CONSIGNE – Dans le texte sur Warhammer 40K, la phrase qui commence par « Forte de son succès » indique ce que la licence a accueilli sur PC et machines de salon. Relevez-en tous les éléments.

Dernier avatar vidéoludique d’une franchise adulée des amateurs de wargames, Warhammer 40k: Shootas, Blood and Teef a déboulé le 20 octobre dernier sur toutes les plateformes du marché à l’initiative des développeurs de Rogueside. Sa reconversion sur le tard en trépidant run’n’gun, saura-t-elle convaincre les joueurs qui peuvent désormais s’y adonner, en ligne ou localement, jusqu’à 4 simultanément ? À vos flingues, prêts ? … WAAAAAAAAAGH !!!
Petit tour d’horizon
1987. Issu de l’imagination fertile du concepteur britannique Rick Priestley œuvrant alors pour le compte de Games Workshop, un jeu de stratégie fait sensation : Warhammer 40K, consistant à se constituer une armée de figurines à peindre et à collectionner afin d’à coups de dés, écraser son adversaire. Forte de son succès, la licence n’a depuis lors eu de cesse d’accueillir extensions, rééditions et déclinaisons à la pelle sur Pc et machines de salon.
Il faut dire que son lore dystopique drôlement fourni, assorti d’un sous-texte pamphlétaire relatif à nos guerres modernes, se prête à toutes les excentricités. Votre terrain de jeu ? L’Univers, excusez du peu, que l’humanité suffisamment avancée technologiquement, s’est mis en tête de coloniser sous l’égide de l’Empereur-Dieu, dont la parole et les troupes font loi en ce 40ème millénaire face au Chaos, ses suppôts et des Xenos rarement coopératifs – terme fourre-tout visant à qualifier l’ensemble des races extraterrestres.

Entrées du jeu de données
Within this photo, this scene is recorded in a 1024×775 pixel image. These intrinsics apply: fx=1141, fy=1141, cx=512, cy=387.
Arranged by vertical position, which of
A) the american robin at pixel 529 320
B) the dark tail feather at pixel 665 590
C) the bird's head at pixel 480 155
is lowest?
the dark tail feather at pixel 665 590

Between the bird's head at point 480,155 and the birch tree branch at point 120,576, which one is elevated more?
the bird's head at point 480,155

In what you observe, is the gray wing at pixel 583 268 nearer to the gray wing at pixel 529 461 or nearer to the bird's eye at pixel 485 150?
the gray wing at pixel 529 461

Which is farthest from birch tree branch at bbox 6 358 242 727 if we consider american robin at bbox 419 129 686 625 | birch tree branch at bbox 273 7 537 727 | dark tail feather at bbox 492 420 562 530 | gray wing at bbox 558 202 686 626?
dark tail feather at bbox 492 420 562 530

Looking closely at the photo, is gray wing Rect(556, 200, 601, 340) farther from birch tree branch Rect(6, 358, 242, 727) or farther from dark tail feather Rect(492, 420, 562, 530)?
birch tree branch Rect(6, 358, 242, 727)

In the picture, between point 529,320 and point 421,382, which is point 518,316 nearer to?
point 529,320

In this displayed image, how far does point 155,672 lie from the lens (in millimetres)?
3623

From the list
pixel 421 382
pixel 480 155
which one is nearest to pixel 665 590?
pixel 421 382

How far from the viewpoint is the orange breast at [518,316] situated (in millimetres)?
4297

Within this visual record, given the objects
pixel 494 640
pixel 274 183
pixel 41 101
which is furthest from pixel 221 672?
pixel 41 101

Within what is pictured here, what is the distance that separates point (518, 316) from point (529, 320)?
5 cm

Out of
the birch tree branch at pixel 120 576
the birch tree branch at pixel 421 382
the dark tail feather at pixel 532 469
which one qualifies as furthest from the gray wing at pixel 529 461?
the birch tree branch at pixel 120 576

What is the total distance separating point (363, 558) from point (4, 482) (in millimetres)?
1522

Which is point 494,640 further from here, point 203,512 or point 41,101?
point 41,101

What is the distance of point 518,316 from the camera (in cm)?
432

RÉPONSE ATTENDUE – extensions, rééditions, déclinaisons